François Fillon estime dans une interview à paraître vendredi dans Le Figaro que «plus tôt» le président du Parti radical, Jean-Louis Borloo, apportera son soutien à Nicolas Sarkozy, «mieux ça sera». «Jean-Louis Borloo a toute sa place dans la campagne"», ajoute le Premier ministre, auquel l'ancien ministre avait failli succéder à Matignon à l'automne 2010.

François Fillon a également tenu un meeting jeudi soir à Nancy avec le président d'honneur du Parti radical et numéro 2 de cette formation, André Rossinot, et Laurent Hénart, député de Meurthe-et-Moselle, en attendant que Jean-Louis Borloo s'affiche éventuellement avec le président-candidat.

«Toutes les familles de la majorité présidentielle sont rassemblées»

«Je veux remercier André Rossinot (...) de s'être projeté dans cette campagne avec lucidité et avec loyauté, en entraînant ses amis du Parti radical», a-t-il lancé devant près de 800 militants, en présence de la ministre de l'Apprentissage, Nadine Morano.
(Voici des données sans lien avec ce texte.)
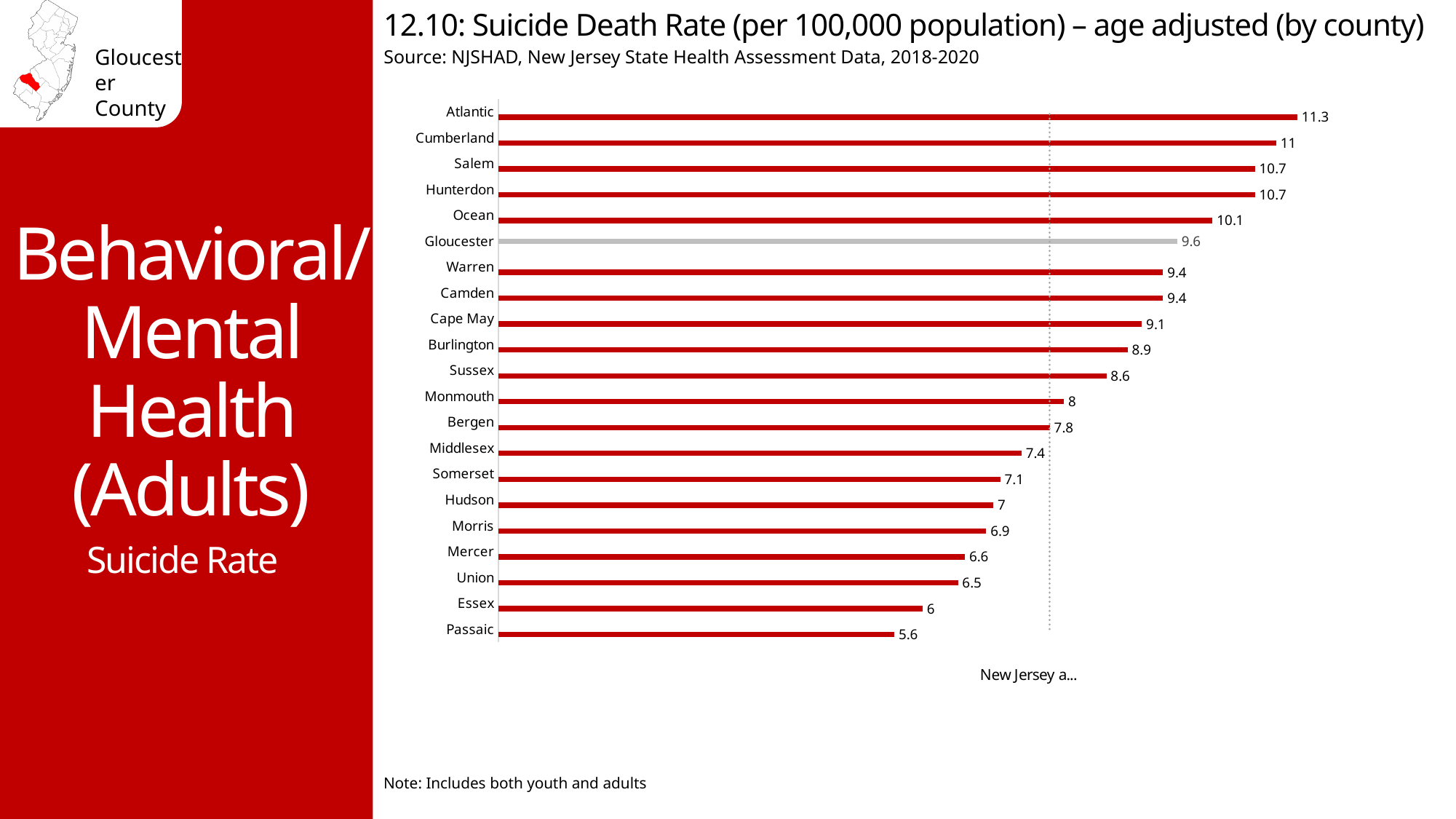
What is the suicide death rate for Hudson County? 7 Which county's bar is shown in gray rather than red? Gloucester Which county has the lowest suicide death rate? Passaic What is the suicide death rate for Gloucester County? 9.6 What is the difference between the suicide death rates of Gloucester and Camden counties? 0.2 What is the suicide death rate for Passaic County? 5.6 How many counties are shown in the chart? 21 Which county has the highest suicide death rate? Atlantic What is the difference between the suicide death rates of Atlantic and Passaic counties? 5.7 What is the suicide death rate for Atlantic County? 11.3 What kind of chart is shown on the slide? Bar chart Which county has a higher suicide death rate, Ocean or Bergen? Ocean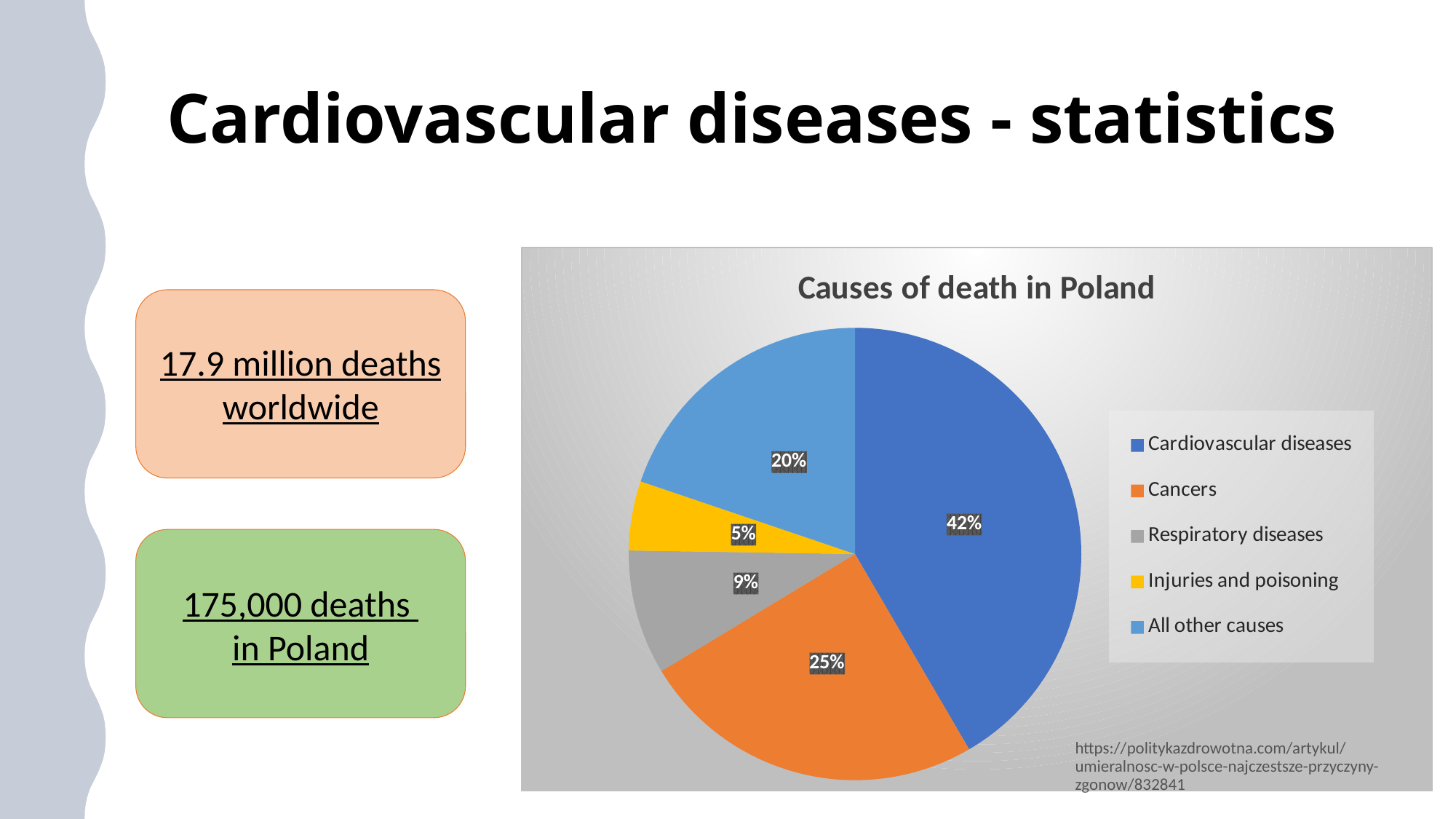
What type of chart is shown on the slide? Pie chart What is the difference in percentage points between Cardiovascular diseases and Cancers? 17 What share of deaths in Poland is attributed to Injuries and poisoning? 5% Which cause of death has the smallest slice of the pie? Injuries and poisoning What share of deaths in Poland is attributed to Respiratory diseases? 9% Which cause of death has the largest slice of the pie? Cardiovascular diseases What colour is the slice for Injuries and poisoning? Yellow Which is larger, the share for All other causes or the share for Respiratory diseases? All other causes How many categories does the pie chart show? 5 What is the title of the chart? Causes of death in Poland What share of deaths in Poland is attributed to Cancers? 25% What share of deaths in Poland is attributed to Cardiovascular diseases? 42%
«Je voudrais remercier Laurent Hénart d'avoir mis ses convictions republicaines, européennes, humanistes, au service de Nicolas Sarkozy», a enchaîné François Fillon, soulignant que «son appui et son talent sont particulièrement importants dans le combat que nous allons mener». «Desormais toutes les familles de la majorité présidentielle sont rassemblées», s'est réjoui François Fillon.

Avec la remontée de Nicolas Sarkozy dans les sondages, «depuis quelques jours, le ciel s'est un peu éclairci», a noté le Premier ministre. «Et si le ciel s'est un peu éclairci, c'est parce qu'il y a un voile qui est en train de se déchirer (...) celui des mensonges et des caricatures sur le bilan de Nicolas Sarkozy du gouvernement et de la majorité», a-t-il fait valoir.